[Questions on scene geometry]

━━━━

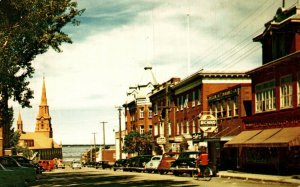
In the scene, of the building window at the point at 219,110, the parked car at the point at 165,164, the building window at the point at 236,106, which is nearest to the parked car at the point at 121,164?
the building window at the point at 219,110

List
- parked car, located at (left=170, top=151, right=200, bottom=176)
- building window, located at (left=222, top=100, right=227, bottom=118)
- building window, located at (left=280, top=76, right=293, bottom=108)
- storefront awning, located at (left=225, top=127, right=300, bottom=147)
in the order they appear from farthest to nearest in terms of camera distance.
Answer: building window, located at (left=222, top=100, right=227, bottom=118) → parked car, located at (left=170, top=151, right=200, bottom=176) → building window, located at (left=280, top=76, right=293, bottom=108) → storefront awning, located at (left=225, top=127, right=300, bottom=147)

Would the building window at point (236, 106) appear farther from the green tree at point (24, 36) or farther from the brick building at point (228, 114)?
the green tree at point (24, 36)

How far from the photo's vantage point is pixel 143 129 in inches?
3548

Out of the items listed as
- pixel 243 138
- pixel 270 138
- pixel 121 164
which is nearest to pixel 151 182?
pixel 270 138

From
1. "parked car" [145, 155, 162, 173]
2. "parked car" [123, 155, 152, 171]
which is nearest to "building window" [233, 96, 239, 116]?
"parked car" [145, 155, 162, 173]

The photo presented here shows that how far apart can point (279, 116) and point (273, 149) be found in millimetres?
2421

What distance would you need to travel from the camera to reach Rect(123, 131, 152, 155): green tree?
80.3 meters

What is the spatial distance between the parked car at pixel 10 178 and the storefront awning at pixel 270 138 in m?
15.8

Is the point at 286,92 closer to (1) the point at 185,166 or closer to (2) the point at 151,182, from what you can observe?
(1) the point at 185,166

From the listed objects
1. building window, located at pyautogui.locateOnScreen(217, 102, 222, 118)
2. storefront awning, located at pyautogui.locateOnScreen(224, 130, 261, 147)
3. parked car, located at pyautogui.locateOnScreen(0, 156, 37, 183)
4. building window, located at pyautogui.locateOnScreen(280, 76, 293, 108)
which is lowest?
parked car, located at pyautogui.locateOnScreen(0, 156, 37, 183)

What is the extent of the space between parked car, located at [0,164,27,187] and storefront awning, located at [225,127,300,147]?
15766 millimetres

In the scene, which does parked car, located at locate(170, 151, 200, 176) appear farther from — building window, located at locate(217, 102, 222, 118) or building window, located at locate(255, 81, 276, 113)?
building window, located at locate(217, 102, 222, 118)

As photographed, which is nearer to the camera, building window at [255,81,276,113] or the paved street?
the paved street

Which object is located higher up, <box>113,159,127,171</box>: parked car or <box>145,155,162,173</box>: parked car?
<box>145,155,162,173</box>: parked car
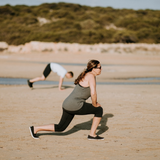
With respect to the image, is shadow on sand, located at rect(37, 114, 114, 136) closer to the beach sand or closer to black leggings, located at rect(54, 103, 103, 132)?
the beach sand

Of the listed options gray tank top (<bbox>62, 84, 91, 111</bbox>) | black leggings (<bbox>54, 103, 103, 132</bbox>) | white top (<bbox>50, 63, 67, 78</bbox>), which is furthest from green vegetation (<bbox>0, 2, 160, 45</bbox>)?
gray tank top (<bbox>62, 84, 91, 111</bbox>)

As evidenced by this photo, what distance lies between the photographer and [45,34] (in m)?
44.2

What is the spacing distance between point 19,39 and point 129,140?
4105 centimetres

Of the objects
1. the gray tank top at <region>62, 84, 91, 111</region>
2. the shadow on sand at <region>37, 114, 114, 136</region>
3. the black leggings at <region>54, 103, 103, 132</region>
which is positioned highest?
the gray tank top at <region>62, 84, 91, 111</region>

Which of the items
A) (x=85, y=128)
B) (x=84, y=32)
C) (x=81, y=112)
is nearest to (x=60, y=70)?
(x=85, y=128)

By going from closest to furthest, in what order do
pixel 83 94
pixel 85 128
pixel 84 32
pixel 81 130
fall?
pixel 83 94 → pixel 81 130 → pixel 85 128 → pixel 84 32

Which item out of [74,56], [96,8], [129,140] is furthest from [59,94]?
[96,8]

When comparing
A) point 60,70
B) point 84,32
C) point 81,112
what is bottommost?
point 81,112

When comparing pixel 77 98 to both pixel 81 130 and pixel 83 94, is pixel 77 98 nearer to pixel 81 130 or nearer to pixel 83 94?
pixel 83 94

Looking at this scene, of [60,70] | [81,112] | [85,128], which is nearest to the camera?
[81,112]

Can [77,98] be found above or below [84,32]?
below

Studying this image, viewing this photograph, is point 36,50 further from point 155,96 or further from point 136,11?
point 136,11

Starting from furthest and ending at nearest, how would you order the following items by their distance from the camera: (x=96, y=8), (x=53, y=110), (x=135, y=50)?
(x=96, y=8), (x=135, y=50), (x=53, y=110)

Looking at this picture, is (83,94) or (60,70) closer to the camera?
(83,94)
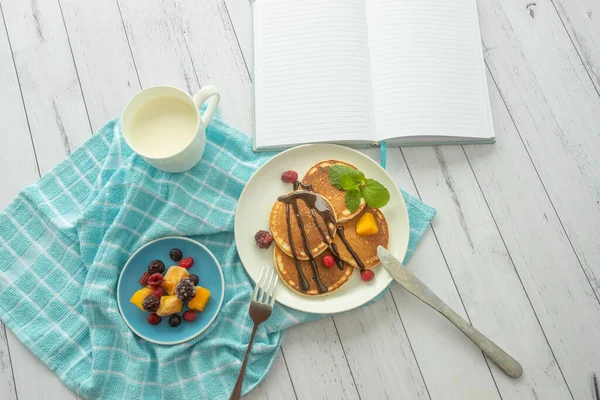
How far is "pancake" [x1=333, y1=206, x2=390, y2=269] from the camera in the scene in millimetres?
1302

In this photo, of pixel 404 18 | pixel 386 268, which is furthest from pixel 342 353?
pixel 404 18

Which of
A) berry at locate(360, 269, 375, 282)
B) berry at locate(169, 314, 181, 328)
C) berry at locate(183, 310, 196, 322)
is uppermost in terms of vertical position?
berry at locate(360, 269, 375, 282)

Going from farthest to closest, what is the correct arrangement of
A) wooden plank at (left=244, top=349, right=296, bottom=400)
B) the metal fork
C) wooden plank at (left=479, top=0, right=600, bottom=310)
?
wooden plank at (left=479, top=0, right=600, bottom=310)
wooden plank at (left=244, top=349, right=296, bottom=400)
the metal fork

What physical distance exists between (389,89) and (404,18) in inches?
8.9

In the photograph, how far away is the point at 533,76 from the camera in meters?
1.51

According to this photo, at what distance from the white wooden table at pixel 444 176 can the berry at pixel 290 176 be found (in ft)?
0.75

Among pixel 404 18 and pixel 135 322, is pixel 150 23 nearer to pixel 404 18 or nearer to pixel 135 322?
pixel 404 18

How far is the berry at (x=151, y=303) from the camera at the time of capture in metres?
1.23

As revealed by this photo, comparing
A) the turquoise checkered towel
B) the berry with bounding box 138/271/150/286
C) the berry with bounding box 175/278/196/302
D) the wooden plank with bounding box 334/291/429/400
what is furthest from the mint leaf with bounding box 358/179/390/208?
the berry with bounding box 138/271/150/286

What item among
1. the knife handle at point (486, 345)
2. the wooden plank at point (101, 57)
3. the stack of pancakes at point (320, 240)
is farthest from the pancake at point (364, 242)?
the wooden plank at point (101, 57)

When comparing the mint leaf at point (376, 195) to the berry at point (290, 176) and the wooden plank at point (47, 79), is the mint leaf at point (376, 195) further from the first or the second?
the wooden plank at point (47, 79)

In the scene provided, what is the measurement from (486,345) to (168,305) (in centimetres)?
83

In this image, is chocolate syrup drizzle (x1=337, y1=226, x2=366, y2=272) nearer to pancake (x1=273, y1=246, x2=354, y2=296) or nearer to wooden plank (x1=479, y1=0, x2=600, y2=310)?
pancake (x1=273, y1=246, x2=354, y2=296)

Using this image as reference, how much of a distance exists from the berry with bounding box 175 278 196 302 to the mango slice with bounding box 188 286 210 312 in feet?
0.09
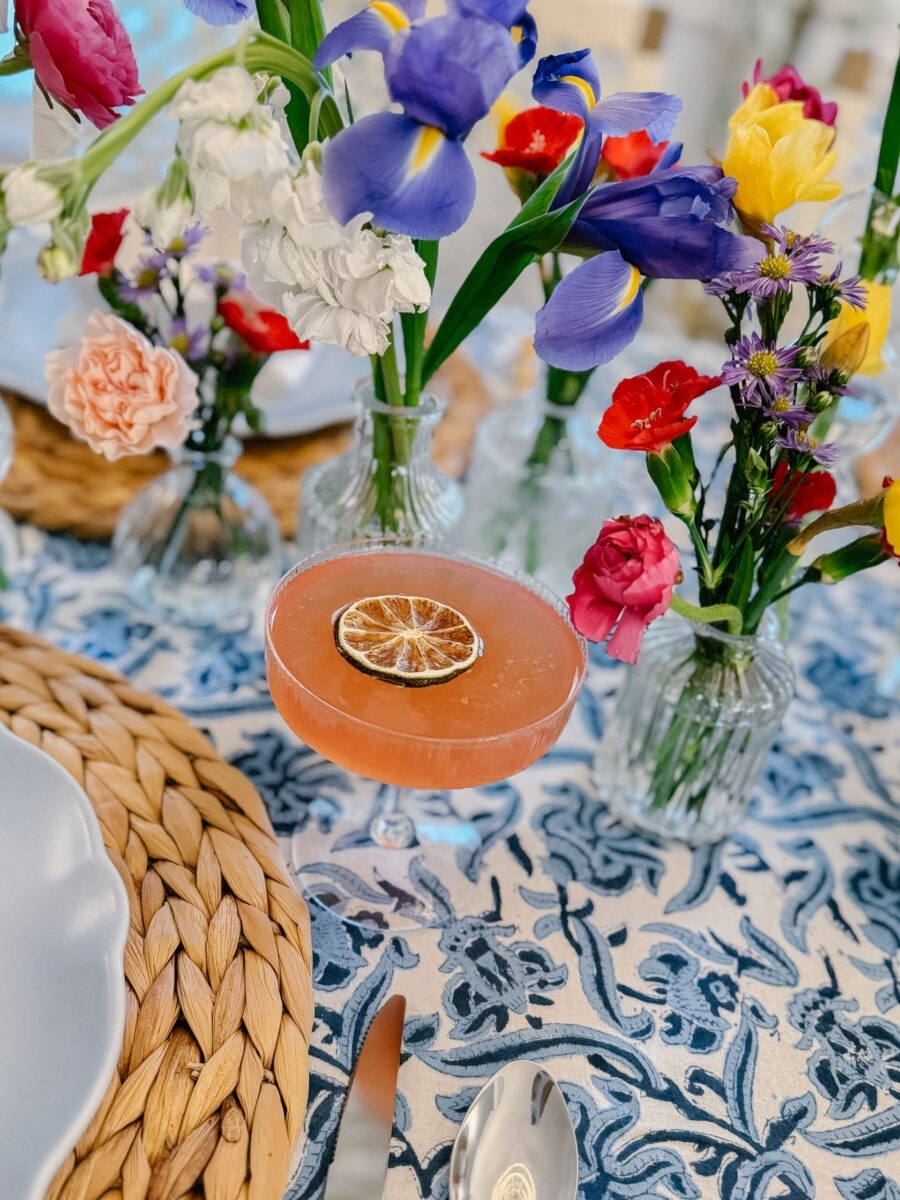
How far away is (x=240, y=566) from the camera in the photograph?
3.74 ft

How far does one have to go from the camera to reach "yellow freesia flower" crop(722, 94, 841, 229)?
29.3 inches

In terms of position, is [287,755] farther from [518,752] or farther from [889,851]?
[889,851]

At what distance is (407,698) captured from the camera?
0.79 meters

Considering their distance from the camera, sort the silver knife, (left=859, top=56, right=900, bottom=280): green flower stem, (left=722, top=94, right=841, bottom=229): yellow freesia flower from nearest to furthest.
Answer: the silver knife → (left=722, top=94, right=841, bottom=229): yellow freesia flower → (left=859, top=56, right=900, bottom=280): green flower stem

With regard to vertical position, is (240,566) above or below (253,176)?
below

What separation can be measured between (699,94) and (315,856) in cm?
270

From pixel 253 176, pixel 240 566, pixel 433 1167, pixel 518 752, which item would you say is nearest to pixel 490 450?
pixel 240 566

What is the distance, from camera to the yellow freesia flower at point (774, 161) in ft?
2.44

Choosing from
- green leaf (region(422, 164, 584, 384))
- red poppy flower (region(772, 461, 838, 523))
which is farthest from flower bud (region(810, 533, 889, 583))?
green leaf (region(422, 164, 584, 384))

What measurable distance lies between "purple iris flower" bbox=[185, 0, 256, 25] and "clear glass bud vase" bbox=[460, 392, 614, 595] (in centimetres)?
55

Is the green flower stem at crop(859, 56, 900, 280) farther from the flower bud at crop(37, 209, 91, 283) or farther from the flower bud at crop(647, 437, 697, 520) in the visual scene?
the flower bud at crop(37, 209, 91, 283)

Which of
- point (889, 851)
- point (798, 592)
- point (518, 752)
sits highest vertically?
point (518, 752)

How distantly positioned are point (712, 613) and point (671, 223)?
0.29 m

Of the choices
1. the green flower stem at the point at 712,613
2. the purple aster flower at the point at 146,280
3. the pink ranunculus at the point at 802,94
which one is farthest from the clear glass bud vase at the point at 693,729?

━━━━

> **STATED PROBLEM**
Please express the listing as a numbered list, beginning at the line that has "As evidenced by" and stopping after the line that has "pixel 83 94 →". Leave out blank lines.

> **WRITTEN ANSWER**
1. As evidenced by this photo, what distance lies between the photographer and [45,34] (in m)?
2. 44.2
3. What is the spacing distance between point 19,39 and point 129,140?
4. 4105 centimetres
5. Of the objects
6. 1. the gray tank top at <region>62, 84, 91, 111</region>
7. 2. the shadow on sand at <region>37, 114, 114, 136</region>
8. 3. the black leggings at <region>54, 103, 103, 132</region>
9. which is positioned highest?
10. the gray tank top at <region>62, 84, 91, 111</region>
11. Which of the items
12. A) (x=85, y=128)
13. B) (x=84, y=32)
14. C) (x=81, y=112)
15. is nearest to (x=60, y=70)?
16. (x=85, y=128)
17. By going from closest to furthest, in what order do
18. pixel 83 94
19. pixel 85 128
20. pixel 84 32
21. pixel 81 130
22. fall?
23. pixel 83 94 → pixel 81 130 → pixel 85 128 → pixel 84 32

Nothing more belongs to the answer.